Puluj focused much of his academic study on cathode rays, and published several papers on the topic starting from as early as 1880. The field of physics was an exciting place at that time and Puluj worked together with Roentgen in the same department at Strasbourg University under the guideance of the influential Professor Kundt. By this time, Puluj had already developed a series of experiments into the nature of “cold light”, including inventing an x-ray emitting device known as the Puluj Lamp to conduct those trials. Developed as early as 1881, this invention was the first foray into the groundbreaking world of x-rays and ended up being mass produced at the time. In fact, Roentgen was a frequent visitor to Puluj’s lectures and was even given a Puluj Lamp from Ivan Pavlovich himself. Indeed, it was Ivan Puluj who first demonstrated an x-ray photograph when he took a picture of his daughter’s hand with a pin lying under it. It wasn’t until a few years later that Roentgen would publicly repeat the same experiments and he would not, unfortunately, give the Ukrainian physicist any credit.

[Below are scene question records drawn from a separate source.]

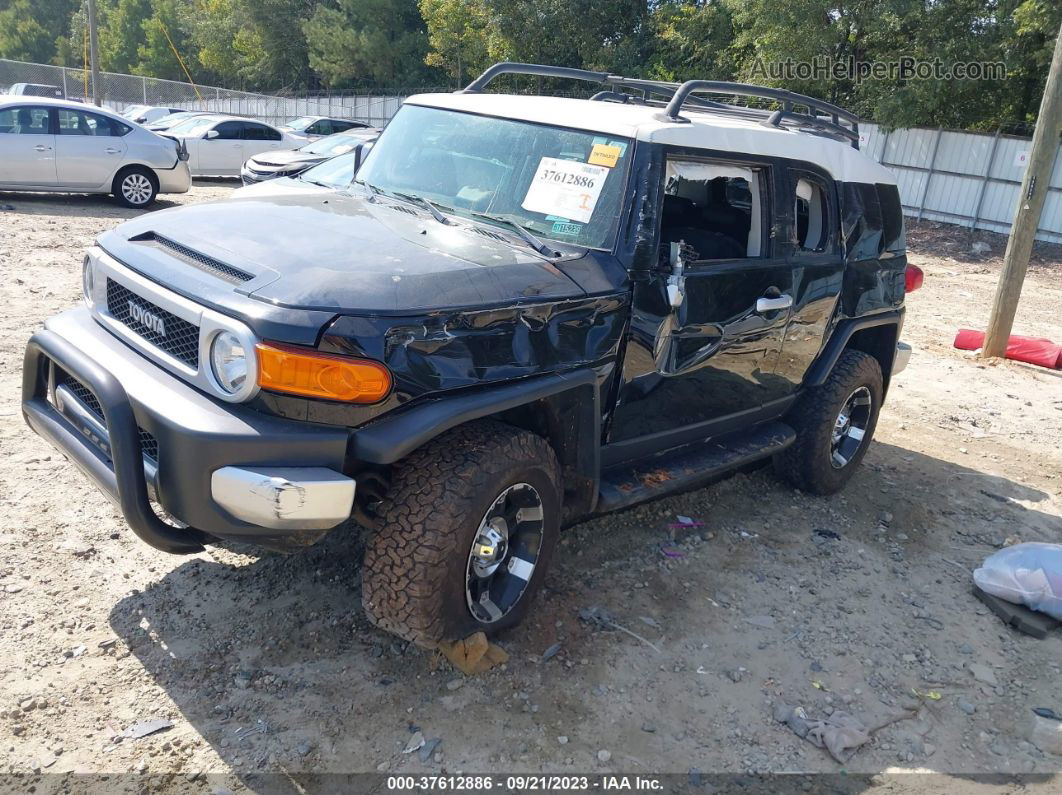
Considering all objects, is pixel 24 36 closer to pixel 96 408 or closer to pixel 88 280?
pixel 88 280

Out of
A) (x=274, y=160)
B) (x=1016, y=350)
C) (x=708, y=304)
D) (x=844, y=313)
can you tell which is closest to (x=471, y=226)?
(x=708, y=304)

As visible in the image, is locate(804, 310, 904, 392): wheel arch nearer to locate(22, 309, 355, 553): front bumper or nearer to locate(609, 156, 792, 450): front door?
locate(609, 156, 792, 450): front door

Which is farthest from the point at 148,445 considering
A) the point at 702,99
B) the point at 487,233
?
the point at 702,99

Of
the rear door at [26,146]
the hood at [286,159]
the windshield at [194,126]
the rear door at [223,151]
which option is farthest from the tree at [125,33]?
the rear door at [26,146]

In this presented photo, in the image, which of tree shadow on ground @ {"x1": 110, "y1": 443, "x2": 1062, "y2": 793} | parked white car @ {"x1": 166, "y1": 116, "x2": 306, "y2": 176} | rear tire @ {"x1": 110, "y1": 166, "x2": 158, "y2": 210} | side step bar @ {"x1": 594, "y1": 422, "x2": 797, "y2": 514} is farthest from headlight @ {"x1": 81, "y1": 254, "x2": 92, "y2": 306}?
parked white car @ {"x1": 166, "y1": 116, "x2": 306, "y2": 176}

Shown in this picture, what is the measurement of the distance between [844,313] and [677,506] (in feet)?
4.76

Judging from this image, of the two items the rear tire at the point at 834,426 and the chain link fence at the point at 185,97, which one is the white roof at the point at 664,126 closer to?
the rear tire at the point at 834,426

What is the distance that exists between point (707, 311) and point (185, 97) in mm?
43100

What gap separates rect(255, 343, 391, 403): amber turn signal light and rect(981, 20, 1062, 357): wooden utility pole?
7.84 m

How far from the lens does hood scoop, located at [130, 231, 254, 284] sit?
9.66 feet

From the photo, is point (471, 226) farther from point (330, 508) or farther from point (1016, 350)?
point (1016, 350)

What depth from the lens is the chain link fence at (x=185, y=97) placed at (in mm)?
36781

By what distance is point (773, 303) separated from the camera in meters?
4.24

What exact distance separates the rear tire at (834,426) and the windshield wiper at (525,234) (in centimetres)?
228
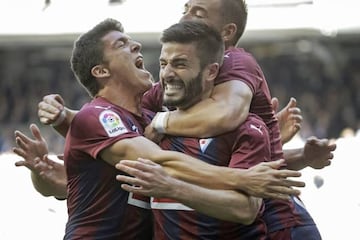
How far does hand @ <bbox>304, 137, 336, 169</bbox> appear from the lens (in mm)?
5977

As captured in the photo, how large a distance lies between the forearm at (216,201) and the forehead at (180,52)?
566 millimetres

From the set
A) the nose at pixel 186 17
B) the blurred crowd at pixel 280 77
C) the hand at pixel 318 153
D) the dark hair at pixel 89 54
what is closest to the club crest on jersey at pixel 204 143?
the nose at pixel 186 17

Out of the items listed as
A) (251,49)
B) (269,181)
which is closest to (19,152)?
(269,181)

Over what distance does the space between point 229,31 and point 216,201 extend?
967 mm

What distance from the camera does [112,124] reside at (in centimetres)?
516

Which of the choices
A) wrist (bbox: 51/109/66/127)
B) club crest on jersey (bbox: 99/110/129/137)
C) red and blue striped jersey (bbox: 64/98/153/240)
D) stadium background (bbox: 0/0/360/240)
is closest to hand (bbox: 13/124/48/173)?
wrist (bbox: 51/109/66/127)

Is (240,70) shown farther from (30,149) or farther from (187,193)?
(30,149)

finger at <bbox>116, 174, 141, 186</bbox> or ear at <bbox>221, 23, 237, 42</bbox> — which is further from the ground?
ear at <bbox>221, 23, 237, 42</bbox>

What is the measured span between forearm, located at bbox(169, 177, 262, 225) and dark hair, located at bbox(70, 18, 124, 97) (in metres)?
0.93

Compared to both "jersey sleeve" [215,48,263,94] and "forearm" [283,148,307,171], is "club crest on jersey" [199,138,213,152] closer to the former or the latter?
"jersey sleeve" [215,48,263,94]

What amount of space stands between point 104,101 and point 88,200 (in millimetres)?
→ 458

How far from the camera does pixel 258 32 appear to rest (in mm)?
19672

By January 1896, both scientists would publish influential articles in the scientific journal World Illustration; Roentgen’s dealt with his ‘discovery’ of x-rays, while Puluj’s outlined a series of x-ray experiments he performed at the Prague Polytechnic Institute. Why then would Roentgen go on to get credit for the discovery of the x-ray? Puluj’s article (Luminous Electrical Matter and the Fourth State of Matter) was, at the time, not given widespread acceptance as it was deemed to have been written in an antiquated academic format. Puluj had even published his discoveries years earlier (1880-1883) in the Notes section of the Austrian Imperial Academy of Sciences. However, these weren’t given their due recognition of their influence on the discovery of the x-ray until years later when they were translated by the Great Britain Royal Society and recognized as one of the greatest achievements in the modern world of science. Even though Puluj was the first to understand, publish, and conduct experiments on the x-ray, it was Roentgen that would receive the credit and – in a controversial move at the time – the first ever Nobel Prize for Physics (1901).
Puluj: Professor, Patron, and True Patriot
Puluj is notable for several other important reasons, including discoveries, inventions, and contributions to Ukraine. He is particularly noteworthy for the invention of a device that determines the mechanical equivalent of heat that he first exhibited at the Exposition Universelle in Paris in 1878. Even though his scientific notoriety usually kept him busy in what is now Central Europe – he frequently lectured at universities and participated in opening power plants throughout the Austro-Hungarian Empire – his true love was Ukraine. He actively supported the opening of a Ukrainian university in Lviv and frequently published articles to support the Ukrainian language. He is famous for his activities towards protecting the rights and political freedoms of the Ukrainian people through his incredible organizational, cultural, and educational work. He created a scholarship fund for Ukrainian students to study abroad, supported Ukrainian refugees over the course of World War I, and even helped complete a translation of the bible into Ukrainian.
This groundbreaking scientist, wonderful humanitarian, and true Ukrainian patriot died in 1918 in Prague and is still buried there. Only recently have his contributions to the discovery of the x-ray become more accepted internationally. This rise in popularity brings to mind the words of one of his colleagues, Ukrainian writer Panteleymon Kulish: “Not only Ukraine, but the whole world, will shortly talk about the man who enlightened science and spirituality with reason.” His inventions and scientific study are a great legacy to world science. Ivan Puluj now rightfully takes his place among the list of outstanding figures of Ukrainian culture. To commemorate the 170th anniversary of Puluj’s birthday, events will be staged across Ukraine. His homes of Hrymayliv and Ternopil, as well as Kyiv and right here in Lviv, are all set to host special events. While the international community has still to recognize his contributions to the development of one of medical science’s most important tools, Ukrainians know just how integral one of their own was to this groundbreaking achievement.